My mind began to wander as I wiggled my toes inside the
straps of my leather sandals. I had no
idea how students at this school dressed, failing to mention
that it is a private school where kids
my age go because their academics are deemed superior or
their fathers wanted them to fulfill the
family name, not because their social media account was
hacked. I decided on a blush pink loose
blouse, medium wash bluejeans, and a pair of well-loved
sandals that probably should have been
tossed years ago. Before I could shuffle the things in my
backpack to grab my cellphone to tell
my grandfather to come pick me up so we could wait together
until the time of class was closer,
another student walked in with their head down, concentrated
on a text they were drafting. The
student was a boy my age wearing Converse high top sneakers,
khaki pants
with a hole in the knee cap with a black t-shirt with “Elton
John” written in all caps on the front.
Soon after him a girl walked in dressed with what looked to
be the school’s soccer team uniform.
I looked at my reflection in the blank white board to my
right. “Dressed to perfection,” I
whispered.
Arriving early to calculus class started as an accident and
transitioned to getting help for my
sinking grade and again shifting to the sole purpose of
spending more time in my favorite
classroom next to the teacher that taught me more than just
how to use the quadratic formula.
Transferring to a different school wan’t running from my
past, but rather providing myself with
the opportunity to redefine who I was.
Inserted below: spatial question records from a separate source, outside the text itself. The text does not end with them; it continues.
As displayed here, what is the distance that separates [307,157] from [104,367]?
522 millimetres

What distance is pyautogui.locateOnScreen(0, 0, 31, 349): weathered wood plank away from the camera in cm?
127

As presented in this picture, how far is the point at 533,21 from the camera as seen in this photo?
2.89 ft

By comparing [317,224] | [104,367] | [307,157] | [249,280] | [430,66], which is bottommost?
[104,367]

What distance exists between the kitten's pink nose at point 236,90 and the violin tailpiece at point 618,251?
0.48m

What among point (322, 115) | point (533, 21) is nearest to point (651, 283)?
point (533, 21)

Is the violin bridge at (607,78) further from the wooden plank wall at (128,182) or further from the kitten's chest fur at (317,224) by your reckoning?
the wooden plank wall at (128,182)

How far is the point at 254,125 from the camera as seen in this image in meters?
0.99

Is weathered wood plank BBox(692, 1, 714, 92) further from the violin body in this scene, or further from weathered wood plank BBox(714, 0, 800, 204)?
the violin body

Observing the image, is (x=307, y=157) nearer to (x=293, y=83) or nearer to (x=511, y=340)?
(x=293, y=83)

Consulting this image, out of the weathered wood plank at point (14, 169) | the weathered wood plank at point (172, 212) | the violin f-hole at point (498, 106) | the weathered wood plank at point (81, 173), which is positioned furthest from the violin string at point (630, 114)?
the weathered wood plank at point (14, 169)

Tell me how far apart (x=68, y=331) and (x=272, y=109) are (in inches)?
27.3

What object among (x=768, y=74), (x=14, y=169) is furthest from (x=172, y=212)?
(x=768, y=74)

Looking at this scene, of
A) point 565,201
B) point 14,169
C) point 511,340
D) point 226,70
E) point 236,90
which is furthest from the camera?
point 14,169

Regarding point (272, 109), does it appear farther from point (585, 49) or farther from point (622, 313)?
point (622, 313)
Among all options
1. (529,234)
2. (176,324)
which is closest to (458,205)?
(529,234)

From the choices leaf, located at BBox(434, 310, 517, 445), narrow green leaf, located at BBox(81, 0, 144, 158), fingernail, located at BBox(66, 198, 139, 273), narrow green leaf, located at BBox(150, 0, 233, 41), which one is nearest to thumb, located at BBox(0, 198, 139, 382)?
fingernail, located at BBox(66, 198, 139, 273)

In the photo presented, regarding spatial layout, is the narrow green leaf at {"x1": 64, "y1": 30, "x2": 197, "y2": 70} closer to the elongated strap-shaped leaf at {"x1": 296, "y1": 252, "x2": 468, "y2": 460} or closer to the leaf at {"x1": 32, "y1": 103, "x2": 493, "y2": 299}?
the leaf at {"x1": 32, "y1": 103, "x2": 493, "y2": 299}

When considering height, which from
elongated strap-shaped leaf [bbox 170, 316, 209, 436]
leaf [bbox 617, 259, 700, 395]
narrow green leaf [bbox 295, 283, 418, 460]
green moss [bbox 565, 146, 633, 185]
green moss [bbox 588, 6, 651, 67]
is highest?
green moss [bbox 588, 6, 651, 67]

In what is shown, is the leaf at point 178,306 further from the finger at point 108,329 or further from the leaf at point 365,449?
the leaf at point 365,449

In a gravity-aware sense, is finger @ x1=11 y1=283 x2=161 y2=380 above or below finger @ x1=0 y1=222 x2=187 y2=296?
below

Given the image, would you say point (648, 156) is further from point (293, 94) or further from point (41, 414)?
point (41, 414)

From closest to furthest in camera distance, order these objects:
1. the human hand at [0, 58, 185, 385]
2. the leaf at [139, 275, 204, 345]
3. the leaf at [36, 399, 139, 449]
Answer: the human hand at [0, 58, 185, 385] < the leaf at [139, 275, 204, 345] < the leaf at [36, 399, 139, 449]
I knew that all along
but just needed someone like Mr.
Yoder to give me a little push. He never knew the whole story of what had happened to me, but
didn’t need to. He saw how lost and broken I felt on my
first day but could also see the light
shining from within me. I was beyond disappointed having to
switch schools but it gave me the
chance to step back and think about who I wanted to be and
what was important to me.
By the end of senior year, Mr. Yoder and I performed
together in chapel. He sat next to me
playing his old six string as I stood in front of the entire
school, looking into the pews now filled
of not unfamiliar faces, but friends and teachers who
quickly became my biggest supporters.
With sweaty palms I gripped the microphone and gave Mr.
Yoder a quick smile before singing an
aged folk song about new beginnings. The lyrics, “So you
should hold my hand while everything
blows away and we’ll run away to a brand new sun” still
echoes in my heart today. New
beginnings are something to rejoice in and that’s what Mr.